**Assignment 1:**
Answer these from the horror film list:
(a) Where is Klaus hiding because of his crimes?
(b) What year and country are given for "Cold Prey"?
(c) At which university does Mihajlo work?
**Assignment 2:** Render this sentence from the horror film list in Spanish: "He was once a great pianist but hasn’t touched a piano in decades."

(Text segment Opens)

It starts with a short sequence of a middle-aged man torturing a naked, tied up boy in an abandoned building. After that, he jumps from the roof, presumably trying to kill himself. He survives. Unknown to him, somebody watched the whole thing.
As a consequence of the suicide attempt, he has to live in an iron lung. And because of his crimes, he’s hiding in an isolated village in Spain. We find out that his name is Klaus. His wife can’t stand him anymore and thinks it’s necessary to find a nurse as soon as possible. Young Angelo comes one day, applying for the job. Klaus insists on hiring him. Then the torment begins.
A harrowing tale of revenge and a great horror movie, “In a Glass Cage” is frequently listed high on lists like this one, but it’s still standing in the shadow of “Salo”.
12. Cold Prey (2006) – Norway
We have all been witnesses of the slow decay of slashers. To be honest, the genre had its flaws even at the peak of the fame, but it got worse with time. A lot worse.
Remakes became a trend. Dozens were made, and almost no legendary slasher avoided being remade. These were mostly box office successes, yet seldom gave us something experienced moviegoers could truly enjoy. “Cold Prey” was one of the rare surprises.
The plot was simple, and, on paper, so worn-out that it couldn’t work in the 21st century. But it managed to bring us entertainment, and a few scares, too. The sequels weren’t up to par, but no one can deny the charm of the first flick.
11. Reflections (1987) – Yugoslavia
Goran Marković is one of the greatest when it comes to cinema in former Yugoslavia. Movies like “Special Education”,”National Class”, “The Meeting Point”, became cult flicks among the folks of the Balkans. This one, however, remained an unknown work of his and a hidden piece of European horror.
The story revolves around Mihajlo, a piano teacher. He was once a great pianist but hasn’t touched a piano in decades. He works in “Braća Jakovljević” university. Colleagues consider him a weirdo, and he’s living alone, without any family or friends. His life completely changes when he meets Olgica, beautiful yet much younger woman, who agrees to go out with him.

(Text segment Closes)
(Data provided Opens)

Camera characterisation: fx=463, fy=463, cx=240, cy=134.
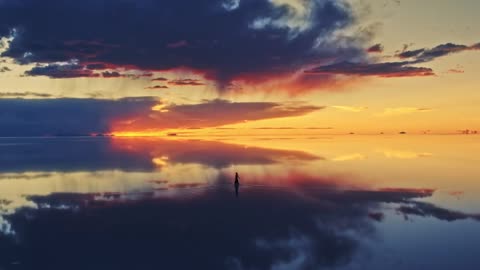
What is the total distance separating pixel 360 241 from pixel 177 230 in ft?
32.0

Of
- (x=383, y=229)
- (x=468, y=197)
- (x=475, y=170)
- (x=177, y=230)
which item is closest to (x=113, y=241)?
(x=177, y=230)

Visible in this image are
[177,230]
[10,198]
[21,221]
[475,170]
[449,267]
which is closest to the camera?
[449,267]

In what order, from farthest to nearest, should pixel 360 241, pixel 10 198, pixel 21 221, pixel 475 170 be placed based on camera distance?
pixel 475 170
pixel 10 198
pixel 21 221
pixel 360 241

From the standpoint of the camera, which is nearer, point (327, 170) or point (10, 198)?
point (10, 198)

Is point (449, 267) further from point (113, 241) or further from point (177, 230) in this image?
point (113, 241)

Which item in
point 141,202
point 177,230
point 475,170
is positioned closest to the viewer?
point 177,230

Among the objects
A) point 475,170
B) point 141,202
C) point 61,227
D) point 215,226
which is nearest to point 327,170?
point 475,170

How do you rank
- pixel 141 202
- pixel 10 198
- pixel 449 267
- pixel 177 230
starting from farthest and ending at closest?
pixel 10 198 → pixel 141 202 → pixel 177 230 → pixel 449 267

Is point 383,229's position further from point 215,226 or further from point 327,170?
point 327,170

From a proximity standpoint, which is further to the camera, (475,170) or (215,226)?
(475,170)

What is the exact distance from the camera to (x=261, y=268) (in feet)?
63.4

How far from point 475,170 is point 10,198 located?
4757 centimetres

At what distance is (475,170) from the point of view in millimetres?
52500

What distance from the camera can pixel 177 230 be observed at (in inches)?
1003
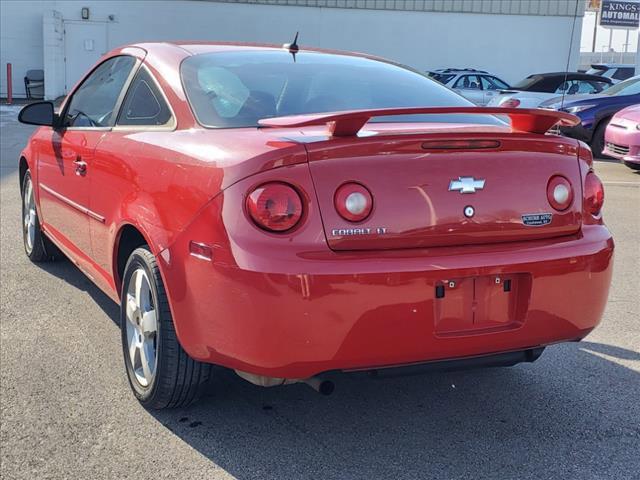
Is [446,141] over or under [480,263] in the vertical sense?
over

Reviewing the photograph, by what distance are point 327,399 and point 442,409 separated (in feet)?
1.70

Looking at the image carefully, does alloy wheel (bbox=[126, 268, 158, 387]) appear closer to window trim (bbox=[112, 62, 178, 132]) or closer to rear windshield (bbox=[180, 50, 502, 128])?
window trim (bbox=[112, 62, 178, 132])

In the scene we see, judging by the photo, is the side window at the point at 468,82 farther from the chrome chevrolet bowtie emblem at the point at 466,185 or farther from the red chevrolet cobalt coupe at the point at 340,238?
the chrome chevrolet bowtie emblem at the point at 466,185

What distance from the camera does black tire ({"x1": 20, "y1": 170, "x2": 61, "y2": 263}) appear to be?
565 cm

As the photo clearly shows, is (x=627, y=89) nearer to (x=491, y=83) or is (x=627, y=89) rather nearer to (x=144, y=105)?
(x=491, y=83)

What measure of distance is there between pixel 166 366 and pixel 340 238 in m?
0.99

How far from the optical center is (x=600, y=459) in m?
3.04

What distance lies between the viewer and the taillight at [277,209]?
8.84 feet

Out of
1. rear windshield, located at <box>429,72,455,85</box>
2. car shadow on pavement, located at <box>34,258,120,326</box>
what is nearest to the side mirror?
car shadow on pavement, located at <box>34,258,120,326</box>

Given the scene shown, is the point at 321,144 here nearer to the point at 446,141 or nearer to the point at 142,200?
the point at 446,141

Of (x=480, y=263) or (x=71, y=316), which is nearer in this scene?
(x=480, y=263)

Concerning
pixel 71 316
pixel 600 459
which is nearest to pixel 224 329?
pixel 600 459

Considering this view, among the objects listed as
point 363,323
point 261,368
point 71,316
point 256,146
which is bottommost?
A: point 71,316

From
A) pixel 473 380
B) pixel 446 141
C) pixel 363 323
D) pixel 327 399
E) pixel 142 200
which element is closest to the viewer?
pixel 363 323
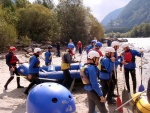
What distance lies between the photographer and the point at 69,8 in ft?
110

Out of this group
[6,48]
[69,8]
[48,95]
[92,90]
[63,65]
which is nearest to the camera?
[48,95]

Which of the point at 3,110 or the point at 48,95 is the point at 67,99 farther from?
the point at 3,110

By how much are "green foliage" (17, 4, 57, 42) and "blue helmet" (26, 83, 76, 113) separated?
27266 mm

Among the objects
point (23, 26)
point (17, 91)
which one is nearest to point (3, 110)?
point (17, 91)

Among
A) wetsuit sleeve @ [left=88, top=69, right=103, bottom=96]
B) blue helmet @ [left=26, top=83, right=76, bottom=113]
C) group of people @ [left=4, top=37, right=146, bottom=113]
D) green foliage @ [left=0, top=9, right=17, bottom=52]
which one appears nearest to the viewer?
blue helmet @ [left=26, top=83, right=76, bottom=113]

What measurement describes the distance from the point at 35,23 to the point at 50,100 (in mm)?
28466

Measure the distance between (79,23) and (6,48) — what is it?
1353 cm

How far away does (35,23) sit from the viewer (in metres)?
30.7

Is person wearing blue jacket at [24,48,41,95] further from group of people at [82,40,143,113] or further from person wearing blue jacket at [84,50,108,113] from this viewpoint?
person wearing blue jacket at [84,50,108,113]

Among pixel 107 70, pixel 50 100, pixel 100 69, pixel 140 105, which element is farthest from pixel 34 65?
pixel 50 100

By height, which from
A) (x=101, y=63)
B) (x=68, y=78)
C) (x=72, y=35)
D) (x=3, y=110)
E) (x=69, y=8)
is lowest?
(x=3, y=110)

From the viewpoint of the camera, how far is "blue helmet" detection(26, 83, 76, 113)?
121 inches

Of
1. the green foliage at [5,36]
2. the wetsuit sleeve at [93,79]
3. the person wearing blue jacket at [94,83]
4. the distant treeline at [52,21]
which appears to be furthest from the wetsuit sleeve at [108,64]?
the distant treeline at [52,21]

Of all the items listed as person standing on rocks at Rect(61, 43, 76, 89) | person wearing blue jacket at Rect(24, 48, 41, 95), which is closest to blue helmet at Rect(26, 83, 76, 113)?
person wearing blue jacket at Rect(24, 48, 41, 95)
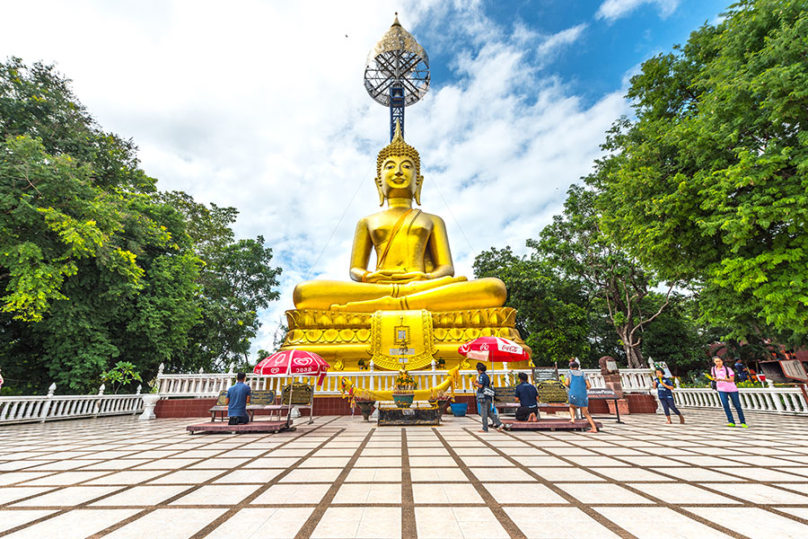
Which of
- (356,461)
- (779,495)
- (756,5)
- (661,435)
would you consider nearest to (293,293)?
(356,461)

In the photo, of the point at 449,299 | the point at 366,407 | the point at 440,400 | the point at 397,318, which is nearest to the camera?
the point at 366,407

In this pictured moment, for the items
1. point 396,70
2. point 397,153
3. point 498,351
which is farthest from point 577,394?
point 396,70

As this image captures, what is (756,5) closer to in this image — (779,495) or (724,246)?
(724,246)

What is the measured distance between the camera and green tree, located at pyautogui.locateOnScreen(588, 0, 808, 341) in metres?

(Data provided Closes)

**Problem solution 1:**
(a) In an isolated village in Spain.
(b) 2006, Norway.
(c) "Braća Jakovljević" university.

**Problem solution 2:** Alguna vez fue un gran pianista, pero no ha tocado un piano en décadas.